# [REQUIRED TASK]
Starting at the line that has "Considering [552,177], [248,87], which" and continuing through the end of the material below, repeat every line, requests included, but rescale each number in the answers (coordinates and distances) by multiplying it by 2 and rounding to the same number of decimals it had, with halves rounded up. Leave the pictures out.

───── INPUT FOR THIS TASK

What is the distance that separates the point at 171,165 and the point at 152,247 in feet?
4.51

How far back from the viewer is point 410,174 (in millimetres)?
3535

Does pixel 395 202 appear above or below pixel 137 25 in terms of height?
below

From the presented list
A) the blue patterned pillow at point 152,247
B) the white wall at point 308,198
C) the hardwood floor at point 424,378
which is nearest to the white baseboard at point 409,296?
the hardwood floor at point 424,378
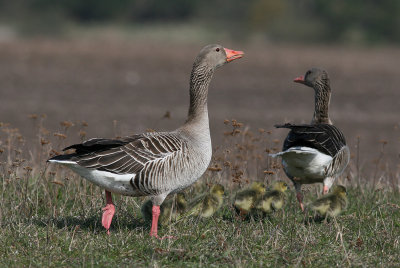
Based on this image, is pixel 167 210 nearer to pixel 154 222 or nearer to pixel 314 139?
pixel 154 222

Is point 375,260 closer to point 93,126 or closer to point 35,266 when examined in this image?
point 35,266

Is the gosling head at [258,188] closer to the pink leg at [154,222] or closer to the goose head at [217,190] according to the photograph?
the goose head at [217,190]

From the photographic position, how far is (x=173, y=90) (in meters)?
27.0

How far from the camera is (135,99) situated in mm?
24719

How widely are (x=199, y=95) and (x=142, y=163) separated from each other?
1399 mm

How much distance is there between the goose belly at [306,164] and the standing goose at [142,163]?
1297 mm

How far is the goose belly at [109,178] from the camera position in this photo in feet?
22.9

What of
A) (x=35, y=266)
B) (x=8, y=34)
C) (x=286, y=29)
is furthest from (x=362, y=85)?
(x=286, y=29)

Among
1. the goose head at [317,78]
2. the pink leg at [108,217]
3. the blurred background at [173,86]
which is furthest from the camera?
the blurred background at [173,86]

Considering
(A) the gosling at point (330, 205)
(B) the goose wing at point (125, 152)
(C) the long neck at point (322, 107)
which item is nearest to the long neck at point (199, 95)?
(B) the goose wing at point (125, 152)

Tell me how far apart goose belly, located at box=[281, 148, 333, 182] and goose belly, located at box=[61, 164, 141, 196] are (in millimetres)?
2159

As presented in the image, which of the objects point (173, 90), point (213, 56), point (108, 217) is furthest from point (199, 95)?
point (173, 90)

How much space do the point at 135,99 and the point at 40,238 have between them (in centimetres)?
1811

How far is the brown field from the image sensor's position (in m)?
19.5
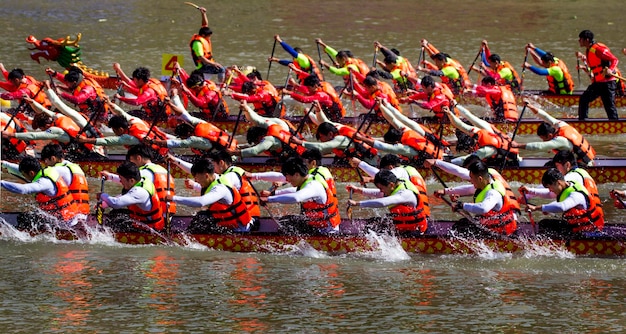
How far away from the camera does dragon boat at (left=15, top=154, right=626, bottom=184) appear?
17359 mm

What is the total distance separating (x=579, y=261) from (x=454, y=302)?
6.01 feet

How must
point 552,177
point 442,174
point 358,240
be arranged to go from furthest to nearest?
point 442,174 → point 358,240 → point 552,177

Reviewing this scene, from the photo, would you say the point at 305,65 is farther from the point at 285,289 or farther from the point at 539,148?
the point at 285,289

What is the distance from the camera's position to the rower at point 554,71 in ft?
Answer: 72.0

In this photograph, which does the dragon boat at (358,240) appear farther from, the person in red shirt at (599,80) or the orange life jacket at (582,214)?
the person in red shirt at (599,80)

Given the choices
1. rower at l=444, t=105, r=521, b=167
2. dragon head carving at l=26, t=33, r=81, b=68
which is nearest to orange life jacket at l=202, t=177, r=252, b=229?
rower at l=444, t=105, r=521, b=167

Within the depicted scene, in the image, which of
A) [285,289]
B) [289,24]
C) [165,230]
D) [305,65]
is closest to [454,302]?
[285,289]

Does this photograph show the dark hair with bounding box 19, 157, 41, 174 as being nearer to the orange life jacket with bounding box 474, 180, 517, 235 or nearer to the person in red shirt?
the orange life jacket with bounding box 474, 180, 517, 235

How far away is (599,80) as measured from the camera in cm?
2108

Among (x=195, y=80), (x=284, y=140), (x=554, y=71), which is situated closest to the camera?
(x=284, y=140)

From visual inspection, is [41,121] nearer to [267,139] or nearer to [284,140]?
[267,139]

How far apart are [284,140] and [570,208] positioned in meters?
5.27

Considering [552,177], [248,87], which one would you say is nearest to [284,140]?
[248,87]

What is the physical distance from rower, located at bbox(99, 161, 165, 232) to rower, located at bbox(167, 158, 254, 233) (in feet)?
0.76
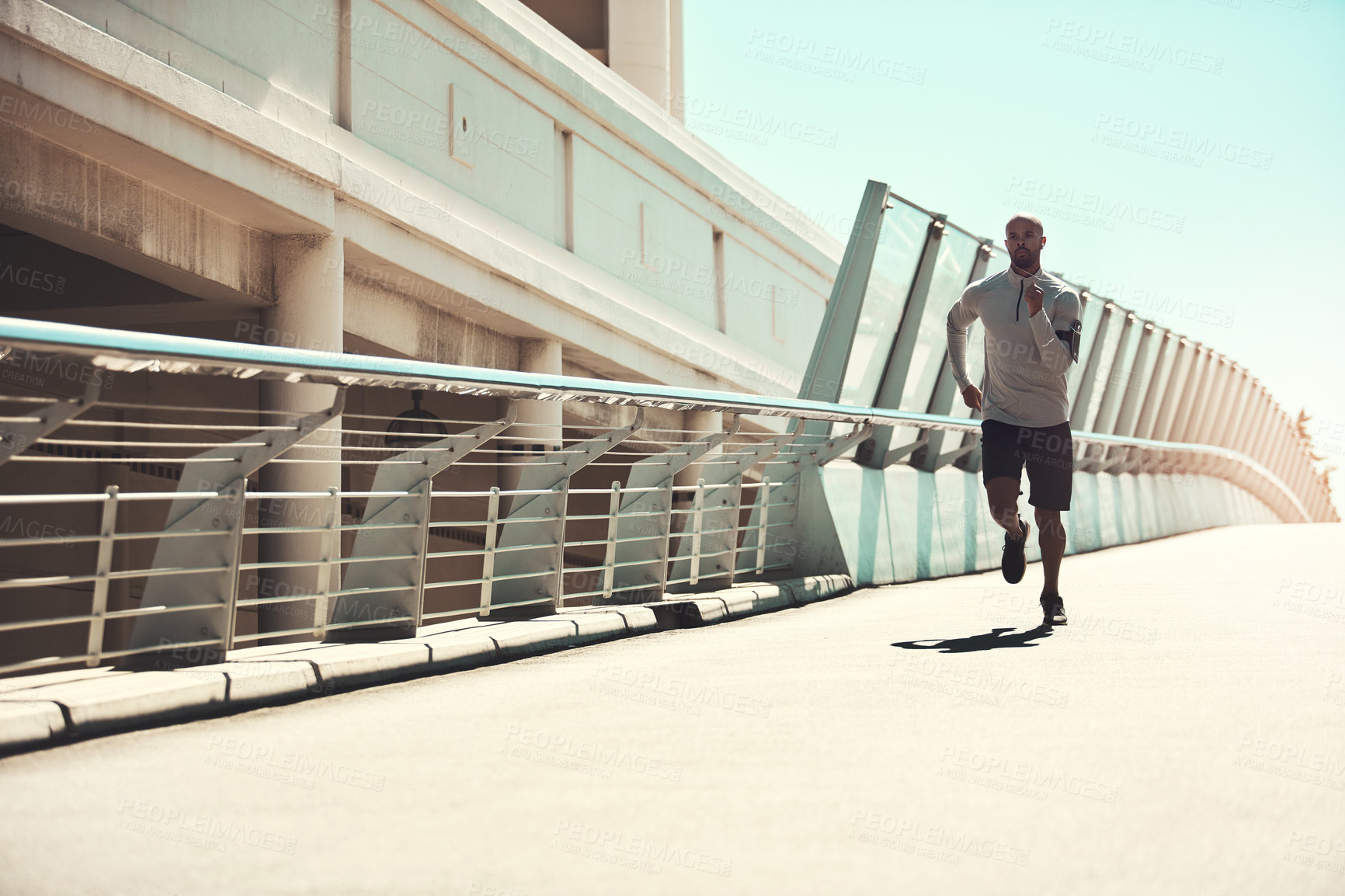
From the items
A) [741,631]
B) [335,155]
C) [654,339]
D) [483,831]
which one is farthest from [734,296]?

──────────

# [IN RESPONSE]
Considering [552,177], [248,87], which one would you say is nearest to [284,140]?
[496,174]

What is the physical distance from rower, located at bbox(99, 161, 165, 232) to rower, located at bbox(167, 158, 254, 233) (in feet)?
1.52
From the items
A) [741,631]
B) [335,155]
C) [654,339]
D) [483,831]
which one is farthest from [734,296]?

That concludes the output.